**Исходный текст**
------------------------------

Детство и первые ошибки родителей
Мне 42 года, и у меня есть дочь.
Но в её лице я часто вижу ту маленькую девочку, которой когда-то была сама.
Ту, что стояла на кухне и слушала:
— «Ты поправилась».
— «Тебе хватит».
— «Перестань есть сладкое».
Сладости в нашем доме были под запретом.
И чем строже был запрет, тем сильнее хотелось.

Я кралась на кухню поздно вечером, когда весь дом спал.
Была тишина, а стрелки часов тикали громко-громко, будто предупреждали: «Не смей».

Я открывала шкафчик, брала конфету, бежала в комнату и, укрывшись с головой, разворачивала фантик медленно, стараясь не издать ни звука.

Ела быстро, будто боялась, что её отнимут.

А потом — прятала фантики: под подушкой, за батареей, в карманах формы.

Но мама всегда находила.
— «Смотри, что ты делаешь!» — она была очень разочарована.
— «Опять конфеты, зачем?!» — добавляла она.
— «Ты хочешь быть толстой?»

Я стояла перед ней, красная, униженная, и хотела закричать:
«Почему сестре можно, а мне — нет? Почему я всегда плохая?»
Но молчала.

Потому что знала — любое слово только сделает хуже.

По моим воспоминаниям, так проходили годы до десяти лет.


Я училась стыдиться еды,

прятать свои желания,

и ненавидеть своё тело.

В 11-12 лет я стала старше, но ничего не изменилось.

------------------------------

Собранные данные
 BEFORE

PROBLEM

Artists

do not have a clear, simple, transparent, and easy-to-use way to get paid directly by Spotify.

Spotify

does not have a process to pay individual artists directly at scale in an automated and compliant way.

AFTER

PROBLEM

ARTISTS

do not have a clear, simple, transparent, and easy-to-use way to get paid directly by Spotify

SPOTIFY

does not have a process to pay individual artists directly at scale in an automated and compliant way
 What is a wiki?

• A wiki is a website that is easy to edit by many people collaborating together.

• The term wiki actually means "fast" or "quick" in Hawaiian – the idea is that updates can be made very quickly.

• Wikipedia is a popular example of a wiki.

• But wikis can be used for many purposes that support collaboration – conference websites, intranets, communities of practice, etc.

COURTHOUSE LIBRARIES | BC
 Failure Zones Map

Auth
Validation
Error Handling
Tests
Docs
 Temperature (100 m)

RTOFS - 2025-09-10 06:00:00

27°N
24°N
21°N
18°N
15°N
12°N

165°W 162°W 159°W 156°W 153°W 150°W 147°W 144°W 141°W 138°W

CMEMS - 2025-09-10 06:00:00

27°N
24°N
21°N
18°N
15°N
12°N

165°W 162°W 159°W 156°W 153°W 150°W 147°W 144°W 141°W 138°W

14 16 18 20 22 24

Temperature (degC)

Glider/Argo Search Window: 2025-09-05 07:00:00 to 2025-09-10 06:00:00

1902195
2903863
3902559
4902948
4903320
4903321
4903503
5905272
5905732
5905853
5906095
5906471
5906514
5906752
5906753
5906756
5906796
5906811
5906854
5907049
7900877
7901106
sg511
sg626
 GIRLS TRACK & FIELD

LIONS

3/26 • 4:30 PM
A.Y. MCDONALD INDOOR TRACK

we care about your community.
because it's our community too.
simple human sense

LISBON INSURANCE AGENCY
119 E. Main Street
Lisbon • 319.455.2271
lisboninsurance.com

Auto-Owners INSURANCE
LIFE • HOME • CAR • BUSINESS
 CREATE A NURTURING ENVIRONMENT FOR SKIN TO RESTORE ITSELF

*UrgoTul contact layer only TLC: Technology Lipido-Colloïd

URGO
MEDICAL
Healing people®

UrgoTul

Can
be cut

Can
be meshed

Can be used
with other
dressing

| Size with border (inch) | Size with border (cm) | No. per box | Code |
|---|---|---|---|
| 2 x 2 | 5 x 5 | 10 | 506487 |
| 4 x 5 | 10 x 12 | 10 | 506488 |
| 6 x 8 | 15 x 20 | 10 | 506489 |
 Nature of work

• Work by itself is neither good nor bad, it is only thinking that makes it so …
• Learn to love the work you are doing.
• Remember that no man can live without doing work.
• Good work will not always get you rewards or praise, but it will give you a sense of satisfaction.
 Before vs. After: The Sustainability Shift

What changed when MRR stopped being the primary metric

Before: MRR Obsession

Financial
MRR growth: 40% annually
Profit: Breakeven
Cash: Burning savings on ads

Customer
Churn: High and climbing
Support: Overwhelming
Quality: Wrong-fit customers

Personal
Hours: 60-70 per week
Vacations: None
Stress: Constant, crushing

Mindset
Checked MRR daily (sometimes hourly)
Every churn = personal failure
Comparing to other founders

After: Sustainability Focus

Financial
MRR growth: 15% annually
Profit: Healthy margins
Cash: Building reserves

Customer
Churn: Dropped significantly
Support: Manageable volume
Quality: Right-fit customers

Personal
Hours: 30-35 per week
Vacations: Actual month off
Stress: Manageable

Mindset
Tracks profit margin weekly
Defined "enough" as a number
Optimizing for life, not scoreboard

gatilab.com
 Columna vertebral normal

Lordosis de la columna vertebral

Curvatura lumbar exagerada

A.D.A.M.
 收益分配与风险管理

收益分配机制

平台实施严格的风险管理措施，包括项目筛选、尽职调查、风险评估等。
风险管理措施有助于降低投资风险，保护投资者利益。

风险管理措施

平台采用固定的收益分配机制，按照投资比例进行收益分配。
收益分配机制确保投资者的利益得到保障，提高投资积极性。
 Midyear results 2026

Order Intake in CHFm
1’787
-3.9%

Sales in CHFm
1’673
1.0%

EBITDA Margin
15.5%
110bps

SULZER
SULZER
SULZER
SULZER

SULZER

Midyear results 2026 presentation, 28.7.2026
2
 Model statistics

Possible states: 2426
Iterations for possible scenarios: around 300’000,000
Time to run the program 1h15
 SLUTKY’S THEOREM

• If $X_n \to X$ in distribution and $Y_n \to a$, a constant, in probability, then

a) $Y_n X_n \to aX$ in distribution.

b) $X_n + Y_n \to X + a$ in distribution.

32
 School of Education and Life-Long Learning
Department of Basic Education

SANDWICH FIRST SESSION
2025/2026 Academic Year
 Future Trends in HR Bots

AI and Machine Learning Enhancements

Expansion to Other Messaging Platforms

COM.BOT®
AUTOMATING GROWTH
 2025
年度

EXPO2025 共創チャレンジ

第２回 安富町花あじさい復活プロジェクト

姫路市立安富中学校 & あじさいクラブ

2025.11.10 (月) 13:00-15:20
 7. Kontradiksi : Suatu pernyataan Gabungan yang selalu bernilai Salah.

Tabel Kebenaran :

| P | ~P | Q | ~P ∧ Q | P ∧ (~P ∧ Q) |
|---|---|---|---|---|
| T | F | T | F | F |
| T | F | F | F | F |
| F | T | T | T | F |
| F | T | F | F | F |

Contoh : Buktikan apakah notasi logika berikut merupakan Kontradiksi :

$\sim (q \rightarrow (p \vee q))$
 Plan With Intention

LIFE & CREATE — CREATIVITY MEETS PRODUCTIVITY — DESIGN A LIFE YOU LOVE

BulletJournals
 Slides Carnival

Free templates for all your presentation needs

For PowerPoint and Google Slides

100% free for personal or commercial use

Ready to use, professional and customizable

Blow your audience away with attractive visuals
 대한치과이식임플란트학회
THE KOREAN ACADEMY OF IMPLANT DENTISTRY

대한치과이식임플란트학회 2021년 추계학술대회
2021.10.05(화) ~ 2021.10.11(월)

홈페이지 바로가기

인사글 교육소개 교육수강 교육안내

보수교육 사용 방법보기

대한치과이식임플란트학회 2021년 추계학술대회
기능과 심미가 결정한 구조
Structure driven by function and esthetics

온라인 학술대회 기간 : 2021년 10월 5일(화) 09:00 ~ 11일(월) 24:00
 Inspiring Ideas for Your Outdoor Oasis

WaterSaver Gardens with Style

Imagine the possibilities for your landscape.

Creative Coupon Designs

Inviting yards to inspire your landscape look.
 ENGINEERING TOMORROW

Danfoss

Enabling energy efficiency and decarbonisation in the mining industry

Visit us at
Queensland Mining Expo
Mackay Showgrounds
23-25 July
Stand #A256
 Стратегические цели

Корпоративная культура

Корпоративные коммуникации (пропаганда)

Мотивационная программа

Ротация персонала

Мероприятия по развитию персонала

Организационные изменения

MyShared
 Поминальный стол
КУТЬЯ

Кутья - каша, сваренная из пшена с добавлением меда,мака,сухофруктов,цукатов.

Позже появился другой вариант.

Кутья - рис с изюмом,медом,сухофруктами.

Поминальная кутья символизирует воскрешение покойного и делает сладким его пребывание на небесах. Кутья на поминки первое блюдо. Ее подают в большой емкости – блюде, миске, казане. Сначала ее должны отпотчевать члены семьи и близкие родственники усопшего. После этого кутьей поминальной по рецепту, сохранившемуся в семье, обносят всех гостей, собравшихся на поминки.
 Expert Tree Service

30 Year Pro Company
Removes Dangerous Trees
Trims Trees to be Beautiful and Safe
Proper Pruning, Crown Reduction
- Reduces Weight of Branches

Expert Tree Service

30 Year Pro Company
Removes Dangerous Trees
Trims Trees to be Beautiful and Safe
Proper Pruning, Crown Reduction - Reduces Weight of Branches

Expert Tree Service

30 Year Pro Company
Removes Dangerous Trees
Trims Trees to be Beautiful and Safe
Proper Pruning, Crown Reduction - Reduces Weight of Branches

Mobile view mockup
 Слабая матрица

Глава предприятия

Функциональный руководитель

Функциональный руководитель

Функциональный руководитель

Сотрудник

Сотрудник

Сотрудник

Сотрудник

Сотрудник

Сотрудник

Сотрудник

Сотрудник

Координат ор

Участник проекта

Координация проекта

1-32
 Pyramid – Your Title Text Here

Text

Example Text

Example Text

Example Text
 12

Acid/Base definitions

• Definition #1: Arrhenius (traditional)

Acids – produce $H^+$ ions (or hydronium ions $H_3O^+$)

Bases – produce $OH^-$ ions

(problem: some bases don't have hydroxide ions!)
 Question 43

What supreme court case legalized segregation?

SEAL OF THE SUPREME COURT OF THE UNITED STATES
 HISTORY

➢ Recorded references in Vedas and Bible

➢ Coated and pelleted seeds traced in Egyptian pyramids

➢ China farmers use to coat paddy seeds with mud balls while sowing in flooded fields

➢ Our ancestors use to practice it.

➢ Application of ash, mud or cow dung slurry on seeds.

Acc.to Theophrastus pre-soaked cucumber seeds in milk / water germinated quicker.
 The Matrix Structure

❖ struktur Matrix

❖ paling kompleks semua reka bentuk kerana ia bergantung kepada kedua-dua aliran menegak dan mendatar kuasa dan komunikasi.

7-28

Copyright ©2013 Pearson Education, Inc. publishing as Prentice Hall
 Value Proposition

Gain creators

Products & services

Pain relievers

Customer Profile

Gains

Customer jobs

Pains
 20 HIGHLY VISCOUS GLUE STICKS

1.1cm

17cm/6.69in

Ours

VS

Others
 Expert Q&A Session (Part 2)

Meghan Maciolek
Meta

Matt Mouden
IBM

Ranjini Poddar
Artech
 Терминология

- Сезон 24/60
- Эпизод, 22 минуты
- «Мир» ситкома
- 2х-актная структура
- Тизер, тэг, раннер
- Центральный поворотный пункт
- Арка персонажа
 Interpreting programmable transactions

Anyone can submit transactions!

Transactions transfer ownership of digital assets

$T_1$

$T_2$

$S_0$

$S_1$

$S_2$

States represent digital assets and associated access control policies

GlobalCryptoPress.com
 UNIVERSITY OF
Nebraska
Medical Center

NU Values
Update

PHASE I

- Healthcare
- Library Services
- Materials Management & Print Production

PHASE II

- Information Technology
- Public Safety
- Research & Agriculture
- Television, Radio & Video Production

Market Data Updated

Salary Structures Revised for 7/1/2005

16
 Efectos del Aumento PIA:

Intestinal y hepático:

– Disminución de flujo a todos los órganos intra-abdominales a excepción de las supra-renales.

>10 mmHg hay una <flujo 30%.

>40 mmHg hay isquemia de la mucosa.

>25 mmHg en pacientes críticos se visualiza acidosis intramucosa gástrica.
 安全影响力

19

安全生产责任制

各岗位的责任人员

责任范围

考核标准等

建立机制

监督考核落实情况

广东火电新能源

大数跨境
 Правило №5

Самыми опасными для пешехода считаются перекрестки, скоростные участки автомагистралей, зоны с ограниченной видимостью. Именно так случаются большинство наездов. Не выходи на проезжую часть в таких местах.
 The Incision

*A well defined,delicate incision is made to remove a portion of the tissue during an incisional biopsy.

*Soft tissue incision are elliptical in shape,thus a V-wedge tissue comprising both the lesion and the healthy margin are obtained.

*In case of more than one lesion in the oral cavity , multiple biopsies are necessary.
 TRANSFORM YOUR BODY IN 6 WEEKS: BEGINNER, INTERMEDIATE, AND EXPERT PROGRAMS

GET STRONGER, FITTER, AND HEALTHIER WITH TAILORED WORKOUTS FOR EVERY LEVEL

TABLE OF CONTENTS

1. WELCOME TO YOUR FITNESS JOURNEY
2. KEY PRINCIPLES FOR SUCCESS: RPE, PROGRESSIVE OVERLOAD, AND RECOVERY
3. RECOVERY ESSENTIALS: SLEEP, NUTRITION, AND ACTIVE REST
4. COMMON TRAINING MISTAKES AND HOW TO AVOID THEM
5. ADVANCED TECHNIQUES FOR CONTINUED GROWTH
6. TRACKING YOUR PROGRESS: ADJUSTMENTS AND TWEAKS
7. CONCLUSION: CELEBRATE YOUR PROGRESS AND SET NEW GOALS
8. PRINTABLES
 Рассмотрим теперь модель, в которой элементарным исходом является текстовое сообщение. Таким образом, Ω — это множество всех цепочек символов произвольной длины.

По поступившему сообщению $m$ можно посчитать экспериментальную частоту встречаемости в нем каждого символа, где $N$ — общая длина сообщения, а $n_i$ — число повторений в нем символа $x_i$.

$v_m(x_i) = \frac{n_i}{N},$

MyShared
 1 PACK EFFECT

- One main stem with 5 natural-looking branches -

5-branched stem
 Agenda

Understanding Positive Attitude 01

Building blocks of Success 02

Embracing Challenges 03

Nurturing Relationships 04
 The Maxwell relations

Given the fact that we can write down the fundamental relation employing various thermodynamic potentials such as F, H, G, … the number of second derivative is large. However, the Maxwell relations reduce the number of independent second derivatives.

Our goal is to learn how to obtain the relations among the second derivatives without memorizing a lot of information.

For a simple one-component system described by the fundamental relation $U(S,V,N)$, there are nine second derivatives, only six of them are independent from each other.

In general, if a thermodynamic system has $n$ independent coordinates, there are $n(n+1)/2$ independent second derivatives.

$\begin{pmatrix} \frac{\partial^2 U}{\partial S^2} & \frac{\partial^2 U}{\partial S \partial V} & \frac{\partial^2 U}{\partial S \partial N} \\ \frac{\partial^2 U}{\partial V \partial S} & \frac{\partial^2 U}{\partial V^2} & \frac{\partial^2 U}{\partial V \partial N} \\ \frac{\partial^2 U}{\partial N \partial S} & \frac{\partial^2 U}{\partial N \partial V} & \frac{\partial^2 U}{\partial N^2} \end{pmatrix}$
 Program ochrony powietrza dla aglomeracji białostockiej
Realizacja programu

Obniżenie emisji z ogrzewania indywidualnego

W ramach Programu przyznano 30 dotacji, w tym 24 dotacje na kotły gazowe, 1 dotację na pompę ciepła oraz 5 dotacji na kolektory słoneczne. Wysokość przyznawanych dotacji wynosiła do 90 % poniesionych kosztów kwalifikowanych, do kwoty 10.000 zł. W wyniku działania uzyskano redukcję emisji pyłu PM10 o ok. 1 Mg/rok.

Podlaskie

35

------------------------------

**Что нужно сделать**
1. Где в тексте о детстве прятались фантики от конфет?
2. Напишите продолжение текста о детстве, начиная сразу после его последнего предложения.

**Ответы к заданиям**
1. Под подушкой, за батареей и в карманах формы.

2.
Те же запреты, те же взгляды, те же фразы.
Никто не учил меня, как питаться правильно.
Меня учили — бояться еды.
В нашей семье еда никогда не была просто едой.
Она была мерилом любви, заботы, «правильности».
Мама готовила с душой — но и с жиром, как она говорила:
«Чтобы было сытно».
Плов на сале, жареная картошка, густые бульоны, побольше масла — «иначе невкусно».
Так готовили всегда, «по-домашнему».
И когда я начала поправляться, рацион не менялся.
Просто добавились упрёки и контроль.

Моя сестра могла есть мороженое и любые сладости всегда.
Все смеялись, умилялись:
— «Какая ты у нас худенькая!»
А я сидела рядом и слышала другое:
— «Ты уже достаточно съела».
— «Девочка должна быть аккуратной и следить за собой».

Для родителей это, наверное, казалось заботой.
А для меня — проверкой на любовь.
Каждая тарелка супа становилась испытанием:
заслуживаю ли я похвалы, или снова услышу, что «много ешь».

Я любила родителей.
И знала, что они хотели как лучше.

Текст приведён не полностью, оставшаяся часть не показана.